Imagine this scenario: You mail your tax forms and breathe a sigh of relief. But just as you’re about to give yourself a pat on the back for filing early, you become filled with dread. Much to your horror, as you glance at copies of your paperwork, you realize you gave Uncle Sam an incorrect bank account number. What should you do? The most important thing is that you act quickly. The longer you wait to remedy the situation, the more difficult it will be to get your money back. Here are a few tips for how to rescue your money in the following situations.
You caught the mistake early
If you’re lucky enough to catch the error before your return posts to the IRS system, you might be able to stop the deposit. You can make this request by calling the IRS at 800-829-1040. You can also investigate the whereabouts of your refund by using the IRS2Go mobile app or logging on to Where’s My Refund? Information is updated every 24 hours.
You omitted a number
If you accidently deleted a figure from your bank account or routing number, you’re also less likely to have a tax-time mess on your hands. The Internal Revenue Service usually handles this by mailing your refund via paper check.
You gave the IRS a number linked to another customer’s account
If the deposit is made but the account number you provided does not belong to anyone, your bank will reject the check and send it back to the IRS. However, if the number is attached to another account, the solution will not be so quick and tidy. The next step will be for you to work directly with your bank to resolve the issue.
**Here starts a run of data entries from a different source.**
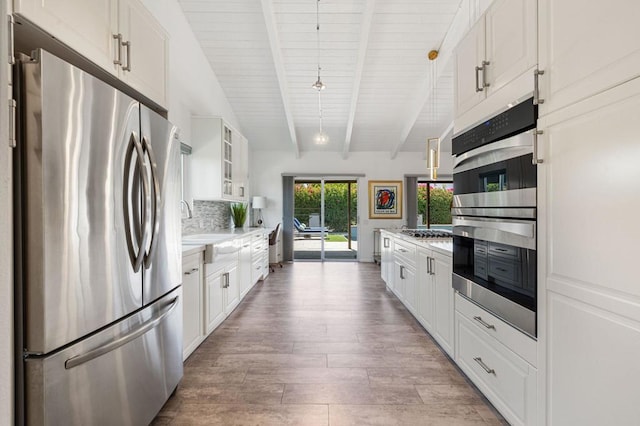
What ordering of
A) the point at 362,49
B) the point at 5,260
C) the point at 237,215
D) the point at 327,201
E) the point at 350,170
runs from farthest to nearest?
1. the point at 327,201
2. the point at 350,170
3. the point at 237,215
4. the point at 362,49
5. the point at 5,260

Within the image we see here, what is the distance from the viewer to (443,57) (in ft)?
14.0

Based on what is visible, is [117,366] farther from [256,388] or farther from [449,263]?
[449,263]

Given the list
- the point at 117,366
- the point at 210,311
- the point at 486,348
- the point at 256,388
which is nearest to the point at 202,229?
the point at 210,311

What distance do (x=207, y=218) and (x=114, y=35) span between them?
130 inches

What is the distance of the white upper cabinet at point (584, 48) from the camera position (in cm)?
96

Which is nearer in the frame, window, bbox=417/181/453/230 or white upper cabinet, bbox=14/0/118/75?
white upper cabinet, bbox=14/0/118/75

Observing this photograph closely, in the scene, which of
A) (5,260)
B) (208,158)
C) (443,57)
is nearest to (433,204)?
(443,57)

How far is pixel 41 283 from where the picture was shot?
→ 1.05 m

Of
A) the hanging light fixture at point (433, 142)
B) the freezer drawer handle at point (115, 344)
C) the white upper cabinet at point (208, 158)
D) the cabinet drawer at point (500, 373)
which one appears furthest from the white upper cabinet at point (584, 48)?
the white upper cabinet at point (208, 158)

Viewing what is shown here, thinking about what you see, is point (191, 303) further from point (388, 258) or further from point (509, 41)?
point (388, 258)

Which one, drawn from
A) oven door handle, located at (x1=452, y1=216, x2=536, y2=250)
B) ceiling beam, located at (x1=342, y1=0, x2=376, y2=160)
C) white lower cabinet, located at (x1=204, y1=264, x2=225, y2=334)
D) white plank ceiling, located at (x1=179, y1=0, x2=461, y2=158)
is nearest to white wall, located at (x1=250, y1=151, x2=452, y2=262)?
white plank ceiling, located at (x1=179, y1=0, x2=461, y2=158)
“You should contact the bank’s automated clearinghouse department as soon as possible,” says Marquita Miller, accountant and founder of Five Star Tax and Business Solutions. “Banks have a daily exceptions report that they review before they will return the money. Many times, they can correct the account number after they have been contacted. After confirming your identify, they can correct the bank information and incorrect number listed on the report.”
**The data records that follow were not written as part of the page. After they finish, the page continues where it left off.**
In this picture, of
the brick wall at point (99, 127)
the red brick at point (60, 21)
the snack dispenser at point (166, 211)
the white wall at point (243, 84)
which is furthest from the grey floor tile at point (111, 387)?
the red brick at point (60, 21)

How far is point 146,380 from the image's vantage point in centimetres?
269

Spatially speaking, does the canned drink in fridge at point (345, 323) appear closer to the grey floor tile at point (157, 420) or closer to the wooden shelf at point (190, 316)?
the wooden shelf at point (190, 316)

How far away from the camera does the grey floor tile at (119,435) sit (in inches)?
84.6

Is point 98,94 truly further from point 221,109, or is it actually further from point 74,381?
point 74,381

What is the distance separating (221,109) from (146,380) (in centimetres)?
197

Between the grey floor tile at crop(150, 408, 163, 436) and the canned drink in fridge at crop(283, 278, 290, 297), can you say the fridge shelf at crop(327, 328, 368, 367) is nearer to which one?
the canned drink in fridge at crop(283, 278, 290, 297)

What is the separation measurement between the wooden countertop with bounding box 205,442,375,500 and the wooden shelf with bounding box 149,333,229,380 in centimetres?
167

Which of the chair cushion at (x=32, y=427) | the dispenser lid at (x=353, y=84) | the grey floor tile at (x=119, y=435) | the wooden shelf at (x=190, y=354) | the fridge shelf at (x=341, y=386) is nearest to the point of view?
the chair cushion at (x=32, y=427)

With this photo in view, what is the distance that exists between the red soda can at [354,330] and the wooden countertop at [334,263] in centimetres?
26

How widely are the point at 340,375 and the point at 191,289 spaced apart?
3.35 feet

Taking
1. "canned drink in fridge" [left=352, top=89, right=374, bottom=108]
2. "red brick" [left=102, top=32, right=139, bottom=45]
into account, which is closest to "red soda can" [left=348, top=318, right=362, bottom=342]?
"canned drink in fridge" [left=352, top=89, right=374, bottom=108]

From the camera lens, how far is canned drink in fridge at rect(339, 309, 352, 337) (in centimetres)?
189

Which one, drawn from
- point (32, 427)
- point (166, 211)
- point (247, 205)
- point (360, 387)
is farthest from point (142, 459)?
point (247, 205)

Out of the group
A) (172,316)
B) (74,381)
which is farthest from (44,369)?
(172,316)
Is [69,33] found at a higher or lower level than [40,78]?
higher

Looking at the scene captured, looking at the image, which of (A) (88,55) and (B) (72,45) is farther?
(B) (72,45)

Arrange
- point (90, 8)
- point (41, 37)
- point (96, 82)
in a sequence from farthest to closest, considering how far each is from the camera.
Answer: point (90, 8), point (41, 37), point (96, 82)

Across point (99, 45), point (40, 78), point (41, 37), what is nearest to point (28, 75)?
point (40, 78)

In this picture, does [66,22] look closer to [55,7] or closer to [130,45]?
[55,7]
It will generally take about two weeks for your bank to respond to your query. However, if two weeks have passed and your problem has not been appropriately addressed, you’ll then have to file Form 3911 (“Taxpayer Statement Regarding Refund”). Filing this form will begin the process of tracking down the location of your tax refund.
Your bank won’t help you
In this worst-cast scenario, things could get ugly. There is a possibility that the funds might not be available (for example, if the customer spent the cash), or the banking institution could simply decline to cooperate. Unfortunately, at this stage, the IRS is not required to force your bank to release the money. The IRS clearly states on its website that it “assumes no responsibility for tax preparer or taxpayer error.” Consequently, you may have to take legal action to recover the funds.